PASSAGE:
════════
Welcome Gina Parasson

Gina Parasson, M.S., LPCC, CPT

Gina Parasson received her Master of Science in Education Degree in Social Agency Counseling from the University of Dayton. She is an independently Licensed Professional Clinical Counselor in the state of Ohio with over 20 years of experience working in both inpatient and outpatient settings as well as private practice.

Gina has clinical training in Behavioral Medicine from Harvard Medical School’s Mind/Body Medical Institute. She is also a Certified Personal Trainer holding specialty certifications in Older Adult Fitness and Lifestyle and Weight Management with a focus on wellness, holistic healing and the mind/body connection.

Gina utilizes Mindfulness Meditation/Movement Therapy, Person-Centered Therapy, Cognitive Behavioral Therapy and Reality Therapy to treat people with a variety of chronic health concerns, stress, adjustment issues, depression, anxiety and grief/loss. She has a special interest in Women’s Issues with a focus on infertility, pregnancy loss, post-partum depression and menopause. Gina’s interest in infertility arises from her personal experience making her empathetic and knowledgeable about this issue.

When she is not working, Gina enjoys the outdoors, traveling, fitness activities, music, volunteering and spending time with her family and friends.

Scheduling

Welcome Beth Franczak

Beth Franczak received her Masters of Science in Education from the University of Akron. She is a Licensed Professional Clinical Counselor with a supervisory designation (LPCC-S). Beth has been practicing in the community and private practice setting for over 10 years.
════════
SUPPLIED INFORMATION:
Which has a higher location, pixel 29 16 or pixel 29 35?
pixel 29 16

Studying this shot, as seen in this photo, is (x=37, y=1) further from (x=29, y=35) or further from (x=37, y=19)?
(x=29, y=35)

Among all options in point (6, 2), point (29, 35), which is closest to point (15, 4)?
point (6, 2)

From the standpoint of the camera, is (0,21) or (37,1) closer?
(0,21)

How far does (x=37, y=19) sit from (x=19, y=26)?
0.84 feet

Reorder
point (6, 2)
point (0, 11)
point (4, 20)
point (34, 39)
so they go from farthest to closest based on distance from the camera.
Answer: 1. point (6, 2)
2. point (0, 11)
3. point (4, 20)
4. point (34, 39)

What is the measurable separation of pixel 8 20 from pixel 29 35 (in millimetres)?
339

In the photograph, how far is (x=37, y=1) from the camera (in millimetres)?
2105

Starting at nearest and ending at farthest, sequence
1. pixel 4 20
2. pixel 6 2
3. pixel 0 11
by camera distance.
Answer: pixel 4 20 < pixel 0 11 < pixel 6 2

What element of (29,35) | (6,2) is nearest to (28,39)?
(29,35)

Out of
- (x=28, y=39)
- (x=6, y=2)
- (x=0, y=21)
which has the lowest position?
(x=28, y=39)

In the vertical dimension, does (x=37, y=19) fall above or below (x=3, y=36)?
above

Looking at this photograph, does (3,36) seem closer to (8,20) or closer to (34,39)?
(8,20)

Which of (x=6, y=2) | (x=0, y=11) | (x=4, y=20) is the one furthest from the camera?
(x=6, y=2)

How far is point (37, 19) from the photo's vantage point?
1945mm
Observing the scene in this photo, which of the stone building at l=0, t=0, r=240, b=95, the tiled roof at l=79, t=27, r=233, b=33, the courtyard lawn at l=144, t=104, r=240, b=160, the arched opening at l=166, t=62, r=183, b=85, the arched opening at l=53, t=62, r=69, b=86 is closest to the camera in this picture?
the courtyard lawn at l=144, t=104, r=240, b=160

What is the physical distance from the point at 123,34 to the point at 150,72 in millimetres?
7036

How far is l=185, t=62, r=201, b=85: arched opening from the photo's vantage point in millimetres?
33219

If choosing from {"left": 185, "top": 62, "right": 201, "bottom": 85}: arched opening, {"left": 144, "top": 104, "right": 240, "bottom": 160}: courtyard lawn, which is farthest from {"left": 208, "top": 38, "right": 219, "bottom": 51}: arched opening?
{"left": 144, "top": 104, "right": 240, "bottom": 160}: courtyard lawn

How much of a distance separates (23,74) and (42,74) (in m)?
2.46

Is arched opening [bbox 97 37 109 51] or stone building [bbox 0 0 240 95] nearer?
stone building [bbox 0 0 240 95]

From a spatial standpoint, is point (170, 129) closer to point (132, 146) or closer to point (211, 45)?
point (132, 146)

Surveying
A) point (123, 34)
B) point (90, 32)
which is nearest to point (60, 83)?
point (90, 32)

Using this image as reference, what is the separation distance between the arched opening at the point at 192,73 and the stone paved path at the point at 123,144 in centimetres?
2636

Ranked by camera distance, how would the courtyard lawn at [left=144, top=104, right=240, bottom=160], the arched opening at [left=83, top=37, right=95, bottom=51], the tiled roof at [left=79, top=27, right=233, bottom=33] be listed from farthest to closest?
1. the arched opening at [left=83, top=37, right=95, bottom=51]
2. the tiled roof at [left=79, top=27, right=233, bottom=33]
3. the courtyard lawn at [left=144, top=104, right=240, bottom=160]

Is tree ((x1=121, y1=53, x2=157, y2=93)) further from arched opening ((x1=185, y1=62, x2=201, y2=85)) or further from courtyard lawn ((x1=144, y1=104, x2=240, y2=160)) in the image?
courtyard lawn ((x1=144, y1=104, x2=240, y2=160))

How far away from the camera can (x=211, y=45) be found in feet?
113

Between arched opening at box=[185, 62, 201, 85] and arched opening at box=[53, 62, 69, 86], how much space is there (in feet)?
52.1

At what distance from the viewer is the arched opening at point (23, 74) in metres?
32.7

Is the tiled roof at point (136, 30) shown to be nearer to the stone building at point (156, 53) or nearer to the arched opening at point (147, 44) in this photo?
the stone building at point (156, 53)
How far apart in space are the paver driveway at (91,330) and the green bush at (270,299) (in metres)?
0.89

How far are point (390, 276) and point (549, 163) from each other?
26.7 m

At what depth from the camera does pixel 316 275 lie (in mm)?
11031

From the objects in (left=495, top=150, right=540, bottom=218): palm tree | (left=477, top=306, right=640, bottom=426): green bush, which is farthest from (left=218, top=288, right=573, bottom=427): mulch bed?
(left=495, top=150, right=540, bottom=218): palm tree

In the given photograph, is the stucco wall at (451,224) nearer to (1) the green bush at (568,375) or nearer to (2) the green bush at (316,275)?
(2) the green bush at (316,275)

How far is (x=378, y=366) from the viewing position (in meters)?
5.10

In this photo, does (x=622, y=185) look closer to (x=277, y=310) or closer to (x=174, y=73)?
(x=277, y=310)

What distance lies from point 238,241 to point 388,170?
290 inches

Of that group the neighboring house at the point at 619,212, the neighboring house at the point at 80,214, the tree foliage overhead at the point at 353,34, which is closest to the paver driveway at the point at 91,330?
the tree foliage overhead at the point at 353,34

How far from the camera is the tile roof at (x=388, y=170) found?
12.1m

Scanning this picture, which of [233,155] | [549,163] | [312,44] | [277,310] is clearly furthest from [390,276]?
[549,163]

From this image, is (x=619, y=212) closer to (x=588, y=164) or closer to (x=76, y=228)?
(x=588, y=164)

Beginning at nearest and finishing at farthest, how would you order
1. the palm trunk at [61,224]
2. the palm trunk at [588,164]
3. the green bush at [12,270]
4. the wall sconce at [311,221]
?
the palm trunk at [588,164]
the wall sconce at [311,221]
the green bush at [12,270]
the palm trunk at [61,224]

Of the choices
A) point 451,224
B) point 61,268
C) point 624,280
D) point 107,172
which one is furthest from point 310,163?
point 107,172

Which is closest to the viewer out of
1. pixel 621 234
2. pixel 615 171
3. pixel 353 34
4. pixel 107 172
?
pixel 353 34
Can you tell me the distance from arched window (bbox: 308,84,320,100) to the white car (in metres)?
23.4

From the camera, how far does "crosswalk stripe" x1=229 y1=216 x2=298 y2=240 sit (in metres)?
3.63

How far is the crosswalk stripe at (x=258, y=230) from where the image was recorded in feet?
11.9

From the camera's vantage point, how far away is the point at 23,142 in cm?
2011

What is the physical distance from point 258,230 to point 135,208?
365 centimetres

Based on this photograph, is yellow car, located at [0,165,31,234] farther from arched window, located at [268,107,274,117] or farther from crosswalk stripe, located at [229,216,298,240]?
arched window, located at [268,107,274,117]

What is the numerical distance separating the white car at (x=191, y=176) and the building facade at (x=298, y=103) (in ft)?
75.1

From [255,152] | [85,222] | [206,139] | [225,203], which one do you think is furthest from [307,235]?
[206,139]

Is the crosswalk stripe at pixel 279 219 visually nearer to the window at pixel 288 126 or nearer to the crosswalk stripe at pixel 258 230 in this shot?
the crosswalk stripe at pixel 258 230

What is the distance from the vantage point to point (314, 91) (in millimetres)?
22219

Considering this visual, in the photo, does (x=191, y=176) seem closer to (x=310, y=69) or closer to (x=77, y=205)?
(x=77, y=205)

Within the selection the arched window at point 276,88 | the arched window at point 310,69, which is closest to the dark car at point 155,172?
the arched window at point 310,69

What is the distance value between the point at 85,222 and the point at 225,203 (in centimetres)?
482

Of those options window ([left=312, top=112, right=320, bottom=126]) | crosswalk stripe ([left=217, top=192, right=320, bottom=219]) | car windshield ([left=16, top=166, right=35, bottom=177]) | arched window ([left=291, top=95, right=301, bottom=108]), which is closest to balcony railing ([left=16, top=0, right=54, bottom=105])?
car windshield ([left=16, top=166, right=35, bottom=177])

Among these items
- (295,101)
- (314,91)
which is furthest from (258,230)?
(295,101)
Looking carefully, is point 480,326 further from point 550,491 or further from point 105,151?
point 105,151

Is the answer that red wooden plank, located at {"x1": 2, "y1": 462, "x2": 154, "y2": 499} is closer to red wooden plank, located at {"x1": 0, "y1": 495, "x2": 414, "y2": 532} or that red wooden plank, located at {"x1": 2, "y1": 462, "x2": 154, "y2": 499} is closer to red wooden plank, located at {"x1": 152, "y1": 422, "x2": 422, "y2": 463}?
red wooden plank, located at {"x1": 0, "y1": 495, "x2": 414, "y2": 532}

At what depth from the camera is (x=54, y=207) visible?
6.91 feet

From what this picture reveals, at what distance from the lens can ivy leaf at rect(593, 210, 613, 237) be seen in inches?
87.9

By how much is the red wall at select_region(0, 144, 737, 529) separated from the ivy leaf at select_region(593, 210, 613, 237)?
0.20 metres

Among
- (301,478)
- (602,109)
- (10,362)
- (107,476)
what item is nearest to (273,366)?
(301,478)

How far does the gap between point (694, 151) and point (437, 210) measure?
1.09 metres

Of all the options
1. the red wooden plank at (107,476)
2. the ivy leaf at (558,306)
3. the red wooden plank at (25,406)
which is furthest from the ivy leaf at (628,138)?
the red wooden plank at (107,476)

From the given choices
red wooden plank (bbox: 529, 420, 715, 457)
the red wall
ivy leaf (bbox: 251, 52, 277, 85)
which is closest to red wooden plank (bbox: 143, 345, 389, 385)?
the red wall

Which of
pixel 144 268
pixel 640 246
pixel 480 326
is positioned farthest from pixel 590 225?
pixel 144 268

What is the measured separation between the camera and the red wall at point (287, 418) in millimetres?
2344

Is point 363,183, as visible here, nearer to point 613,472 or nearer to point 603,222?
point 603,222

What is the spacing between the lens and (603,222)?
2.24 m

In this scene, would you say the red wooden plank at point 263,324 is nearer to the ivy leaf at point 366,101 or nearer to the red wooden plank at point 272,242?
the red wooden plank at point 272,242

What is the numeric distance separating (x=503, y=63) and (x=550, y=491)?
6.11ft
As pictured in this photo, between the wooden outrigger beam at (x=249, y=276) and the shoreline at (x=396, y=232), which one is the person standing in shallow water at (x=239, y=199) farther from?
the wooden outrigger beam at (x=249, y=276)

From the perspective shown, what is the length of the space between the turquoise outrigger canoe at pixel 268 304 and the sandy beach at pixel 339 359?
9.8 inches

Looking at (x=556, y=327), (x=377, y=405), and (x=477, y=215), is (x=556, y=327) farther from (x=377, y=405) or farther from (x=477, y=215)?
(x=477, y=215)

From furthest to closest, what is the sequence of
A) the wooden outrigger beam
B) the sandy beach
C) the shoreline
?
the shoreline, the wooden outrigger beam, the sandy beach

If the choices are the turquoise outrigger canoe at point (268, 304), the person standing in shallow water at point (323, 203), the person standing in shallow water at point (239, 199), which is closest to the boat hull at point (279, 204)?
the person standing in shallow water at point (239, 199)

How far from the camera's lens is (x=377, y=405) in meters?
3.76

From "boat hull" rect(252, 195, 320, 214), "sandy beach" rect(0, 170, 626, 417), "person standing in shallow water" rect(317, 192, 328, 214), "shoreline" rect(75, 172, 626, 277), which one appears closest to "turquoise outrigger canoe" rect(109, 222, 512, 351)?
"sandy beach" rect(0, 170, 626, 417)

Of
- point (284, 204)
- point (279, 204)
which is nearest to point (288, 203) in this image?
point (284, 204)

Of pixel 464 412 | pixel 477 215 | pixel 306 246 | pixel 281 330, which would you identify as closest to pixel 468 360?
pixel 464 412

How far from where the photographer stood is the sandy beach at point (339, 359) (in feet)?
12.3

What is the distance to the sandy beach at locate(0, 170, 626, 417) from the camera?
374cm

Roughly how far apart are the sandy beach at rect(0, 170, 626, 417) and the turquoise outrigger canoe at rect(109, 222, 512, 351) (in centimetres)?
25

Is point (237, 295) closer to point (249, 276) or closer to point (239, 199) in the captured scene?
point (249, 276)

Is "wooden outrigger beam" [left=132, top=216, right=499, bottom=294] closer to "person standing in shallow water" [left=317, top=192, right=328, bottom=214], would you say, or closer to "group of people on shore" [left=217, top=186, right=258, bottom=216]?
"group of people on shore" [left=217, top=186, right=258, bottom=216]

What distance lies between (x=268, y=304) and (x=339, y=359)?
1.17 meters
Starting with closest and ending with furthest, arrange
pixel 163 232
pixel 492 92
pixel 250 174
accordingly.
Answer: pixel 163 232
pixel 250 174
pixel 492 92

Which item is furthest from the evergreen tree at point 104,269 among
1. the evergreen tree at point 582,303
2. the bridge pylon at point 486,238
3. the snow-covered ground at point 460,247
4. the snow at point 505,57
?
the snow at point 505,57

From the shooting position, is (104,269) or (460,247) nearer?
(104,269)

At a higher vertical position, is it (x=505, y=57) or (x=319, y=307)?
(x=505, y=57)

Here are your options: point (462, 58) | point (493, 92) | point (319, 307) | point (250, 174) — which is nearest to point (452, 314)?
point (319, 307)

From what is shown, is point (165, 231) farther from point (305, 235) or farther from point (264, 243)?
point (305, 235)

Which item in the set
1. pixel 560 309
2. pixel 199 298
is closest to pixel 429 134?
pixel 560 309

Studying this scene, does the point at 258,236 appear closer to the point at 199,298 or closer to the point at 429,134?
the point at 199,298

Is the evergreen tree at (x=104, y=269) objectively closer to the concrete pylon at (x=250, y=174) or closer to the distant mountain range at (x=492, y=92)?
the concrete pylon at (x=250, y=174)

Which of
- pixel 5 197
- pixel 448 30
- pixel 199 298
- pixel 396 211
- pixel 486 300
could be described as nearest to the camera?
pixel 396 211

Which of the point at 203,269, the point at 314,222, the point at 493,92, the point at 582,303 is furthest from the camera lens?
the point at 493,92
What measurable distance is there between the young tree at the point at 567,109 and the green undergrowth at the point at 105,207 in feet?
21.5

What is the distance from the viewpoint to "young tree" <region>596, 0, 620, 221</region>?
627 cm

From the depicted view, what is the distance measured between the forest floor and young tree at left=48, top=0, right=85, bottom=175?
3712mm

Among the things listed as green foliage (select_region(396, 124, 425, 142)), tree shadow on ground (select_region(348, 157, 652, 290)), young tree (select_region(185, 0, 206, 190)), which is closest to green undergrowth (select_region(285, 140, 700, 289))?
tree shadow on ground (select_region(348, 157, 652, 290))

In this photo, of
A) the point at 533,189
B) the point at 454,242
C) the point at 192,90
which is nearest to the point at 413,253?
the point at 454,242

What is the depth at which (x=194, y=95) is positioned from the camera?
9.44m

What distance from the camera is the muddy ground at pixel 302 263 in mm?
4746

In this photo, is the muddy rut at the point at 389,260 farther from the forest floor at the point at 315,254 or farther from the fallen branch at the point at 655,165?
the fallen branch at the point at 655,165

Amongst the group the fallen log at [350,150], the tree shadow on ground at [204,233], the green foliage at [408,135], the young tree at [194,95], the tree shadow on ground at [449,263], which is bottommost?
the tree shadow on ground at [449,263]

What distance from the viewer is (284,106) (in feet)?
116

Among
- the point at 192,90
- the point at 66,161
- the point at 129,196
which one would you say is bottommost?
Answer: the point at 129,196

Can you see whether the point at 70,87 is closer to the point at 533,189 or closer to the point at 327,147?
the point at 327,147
════════
TASK INSTRUCTIONS:
1: In the counselor profiles, where did Gina Parasson receive her clinical training in Behavioral Medicine?
2: Pick up the counselor profiles after the final sentence about Beth Franczak and continue them.
The entries are separate material with no connection to the counselor profiles.

SOLVED PROBLEMS:
1: Harvard Medical School’s Mind/Body Medical Institute.

2:
Beth uses an eclectic approach to counseling. She believes that the therapeutic relationship is the most important aspect of counseling. She strives to help clients feel as though they are hanging out and chatting in a living room or coffee shop, not in a stuffy clinical setting. Beth incorporates aspects of CBT, DBT, Sand Tray Therapy, and client centered therapy into her work. Her therapy is trauma informed and she has training in trauma focused behavioral therapy and sand tray therapy.

Beth works with adolescents (12 and up) as well as adults. She specializes in treating depression anxiety, adjustment issues, ADHD and trauma. She has a special interest in adoption and enjoys working with all members of the adoption community.

In her free time, Beth enjoys going on adventures with her daughter, reading, doing projects around the house, and watching documentaries to learn cool stuff.